The 1940–41 Gauliga was the eighth season of the Gauliga, the first tier of the football league system in Germany from 1933 to 1945. It was the second season of the league held during the Second World War.

The league operated in twenty regional divisions, two more than in the previous season, with the league containing 225 clubs all up, nine more than the previous season. The majority of Gauligas returned to their pre-war single-division format, having been split into regional sub-divisions for the first war season. The league champions entered the 1941 German football championship, won by SK Rapid Wien who defeated FC Schalke 04 4–3 in the final. It was Rapid's sole German national championship.

The 1940–41 season saw the seventh edition of the Tschammerpokal, now the DFB-Pokal.

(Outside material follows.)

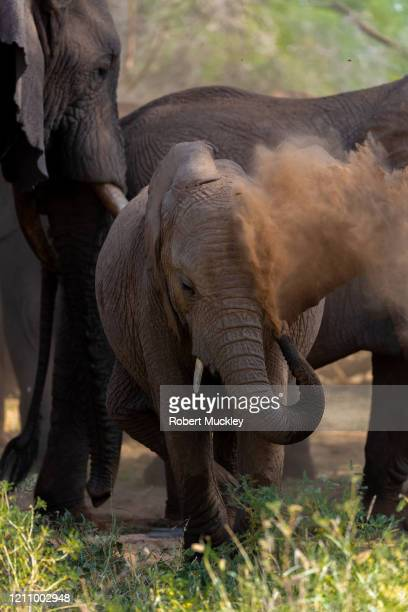 elephant calf dusts itself - female animal stock pictures, royalty-free photos & images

The 1941 edition was won by Dresdner SC, defeating FC Schalke 04 2–1 on 2 November 1941, leaving Schalke to have lost both the championship and cup final in 1941.

The number of Gauligas, twenty, increased by two compare to the previous season because of the introduction of the Gauliga Danzig-Westpreußen, named after the city of Gdańsk (German: Danzig) and the former Prussian province of West Prussia and formed by clubs from the Free City of Danzig and Pomeranian Voivodeship, annexed from Poland, and Gauliga Elsaß, formed in the Alsace (German: Elsaß) region which was annexed by Nazi Germany from France.

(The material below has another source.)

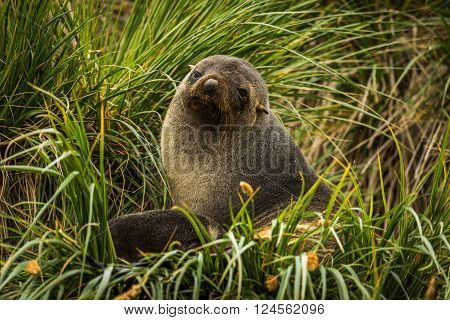 Antarctic fur seal sitting in grass tussocks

In the part of Czechoslovakia incorporated into Germany in March 1939, the Protectorate of Bohemia and Moravia, a separate Czech league continued to exist which was not part of the Gauliga system or the German championship.

==Champions==

Map of Nazi Germany showing its expansion 1938 -1945

The 1940–41 Gauliga champions qualified for the group stage of the German championship. VfL Köln 99, Dresdner SC, FC Schalke 04 and SK Rapid Wien won their championship groups and advanced to the semi-finals with the latter two reaching the championship final which Rapid won.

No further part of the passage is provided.